In one sense, this is an argument so well-worn it's actually a bit silly we're still talking about it. No, Apple wasn't the first to make a personal music player, a smartphone, a tablet, even a computer with a GUI. Its magic is and always was in wrapping the right set of compromises up in something that looked irresistible to the discerning, affluent, and often mildly technophobic audience it wanted.

In Monday morning's keynote, though, there was something else at play. Despite being held aloft on a frothing fountain of bombast, some of what Apple launched at the opening of WWDC was...old-fashioned.

With News, we got yet another attempt to present and package up newspaper and magazine-style content, and it will strike anyone who works in those industries as perplexing, if welcome, that Apple is still devoting time to solving that problem, given that we've been told for a decade or two that newspapers and magazines are history.

And deep in history, as it happens, is where they came from. We've had newspapers since the 17th century, and it's a testament to the robustness of the basic idea that Apple, a company that for most would be synonymous with the most advanced consumer technology in the world, still thinks newspapers are relevant.

Look too at Beats 1, Apple's new radio station. A radio station! Is there a less sexy mass communication platform in the world For me, it conjures up images of a chap in bow tie standing behind a plate-sized microphone, informing you in a cut-glass accent that the old King has died.

For all Apple's ballyhoo about how innovative Beats 1 is--it's 24/7! it's coming at you from three cities!--it's still basically a format that we've had since we kids. Sure, there are frills around the edges that are novel--I'm looking forward to seeing what happens when millions of people all over the world listen to a song at the same time. But there's no getting away from the fact that, again, the core technology and model here is hardly new. Worse, if like me you're in the U.K., thus far it looks and smells exactly and specifically like a BBC radio station--something between Radio 6 Music, 1Xtra, and Radio 1.

Even one of the welcome new features on iOS 9 on an iPad, picture-in-picture, has a distinct whiff of the retro about it.

One one hand, of course, none of this matters a damn. A good idea transcends the basic logistical technology that originally delivered it, which is why we're still reading newspapers even though we don't use hot metal type, and why we still listen to "radio" stations even though they're delivered over the internet rather than using radio waves. (Pleasing aside: Of course, if you listen to an internet radio station wirelessly over Wi-Fi, you are using radio waves. And a second: My parents' generation would have called a radio set "a wireless.")

But on the other hand, man, Apple has to be careful here. Technology companies are killed not because they make bad products but because they fail to recognize and embrace wider social changes sweeping everything along.

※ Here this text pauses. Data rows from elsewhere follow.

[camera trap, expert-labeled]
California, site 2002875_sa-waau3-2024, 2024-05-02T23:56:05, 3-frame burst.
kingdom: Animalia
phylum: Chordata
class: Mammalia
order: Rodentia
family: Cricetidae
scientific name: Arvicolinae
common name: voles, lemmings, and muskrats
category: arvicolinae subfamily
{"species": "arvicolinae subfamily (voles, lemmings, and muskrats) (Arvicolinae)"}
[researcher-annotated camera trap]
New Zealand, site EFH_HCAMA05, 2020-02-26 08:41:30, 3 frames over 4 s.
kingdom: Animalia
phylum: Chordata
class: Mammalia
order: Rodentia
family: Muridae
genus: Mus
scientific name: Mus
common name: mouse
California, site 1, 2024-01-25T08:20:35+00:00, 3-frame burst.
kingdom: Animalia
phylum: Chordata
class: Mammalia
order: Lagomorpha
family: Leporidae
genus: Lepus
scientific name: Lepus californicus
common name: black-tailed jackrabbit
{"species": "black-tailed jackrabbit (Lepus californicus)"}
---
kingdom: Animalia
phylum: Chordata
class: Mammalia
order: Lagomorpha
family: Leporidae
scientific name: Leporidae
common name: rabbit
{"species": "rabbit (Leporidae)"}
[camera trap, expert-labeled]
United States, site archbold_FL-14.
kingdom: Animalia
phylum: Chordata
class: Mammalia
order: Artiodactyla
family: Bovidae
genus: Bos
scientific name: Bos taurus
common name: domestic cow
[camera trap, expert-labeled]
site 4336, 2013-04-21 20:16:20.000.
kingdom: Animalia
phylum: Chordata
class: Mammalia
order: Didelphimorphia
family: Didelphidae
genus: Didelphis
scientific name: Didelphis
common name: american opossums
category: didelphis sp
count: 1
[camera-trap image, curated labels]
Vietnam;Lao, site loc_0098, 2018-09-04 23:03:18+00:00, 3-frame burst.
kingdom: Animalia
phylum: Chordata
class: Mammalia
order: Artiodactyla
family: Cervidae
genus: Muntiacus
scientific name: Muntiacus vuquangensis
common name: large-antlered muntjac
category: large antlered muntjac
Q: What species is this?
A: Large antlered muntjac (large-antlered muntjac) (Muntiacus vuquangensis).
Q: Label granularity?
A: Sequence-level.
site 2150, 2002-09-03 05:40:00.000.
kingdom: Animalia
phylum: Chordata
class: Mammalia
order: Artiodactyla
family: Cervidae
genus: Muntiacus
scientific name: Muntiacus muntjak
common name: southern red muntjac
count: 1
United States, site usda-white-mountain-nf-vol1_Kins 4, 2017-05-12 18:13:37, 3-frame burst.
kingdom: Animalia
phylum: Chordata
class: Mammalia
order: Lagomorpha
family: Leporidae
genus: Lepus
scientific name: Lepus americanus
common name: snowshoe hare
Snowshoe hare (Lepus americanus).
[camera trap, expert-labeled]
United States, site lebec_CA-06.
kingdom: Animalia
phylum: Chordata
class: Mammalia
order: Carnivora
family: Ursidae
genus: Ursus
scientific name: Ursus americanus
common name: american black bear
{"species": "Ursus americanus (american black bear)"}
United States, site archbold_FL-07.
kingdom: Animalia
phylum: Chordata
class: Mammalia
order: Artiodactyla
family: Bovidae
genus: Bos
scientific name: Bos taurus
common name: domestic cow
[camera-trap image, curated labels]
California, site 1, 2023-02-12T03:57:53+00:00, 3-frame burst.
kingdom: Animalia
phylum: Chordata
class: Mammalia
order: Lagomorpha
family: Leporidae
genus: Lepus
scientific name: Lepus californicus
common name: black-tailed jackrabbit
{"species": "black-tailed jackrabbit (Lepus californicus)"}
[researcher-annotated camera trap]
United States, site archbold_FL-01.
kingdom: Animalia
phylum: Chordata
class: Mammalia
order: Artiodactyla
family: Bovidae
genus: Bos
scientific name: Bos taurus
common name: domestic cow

Famously, Bill Gates acknowledged that Microsoft never saw the internet coming, and you could argue the company never quite recovered from that misstep.

My favorite Apple exec is Phil Schiller. Dude looks like he went on a journey of self-discovery and liked the affable, jeans-wearing uncle figure he found. And yes, even if they roll their eyes, lots of people like Craig Federighi's dad jokes, and oh my word I've just remembered Eddy Cue's actual dad dancing. Everyone loves their dad, right

Stay hungry, though, Apple; stay foolish. Stay young. Stay curious and open. Stay relevant.

This isn't an "Apple is doomed" piece; I am bullish as always that the company generally knows better what it's doing than some schmuck on the internet, and I will happily attribute to coincidence the peculiar conservatism of some of Apple's next big business plays contained within a single keynote.

I like things that are old-fashioned, including but not limited to Old Fashioneds themselves. And "innovation" doesn't mean you dogmatically refuse to incorporate anything that existed before you sat down with a latte and a Moleskine notebook, ready to change the world. Just be sure you're building on the best of the past, not retreating to it.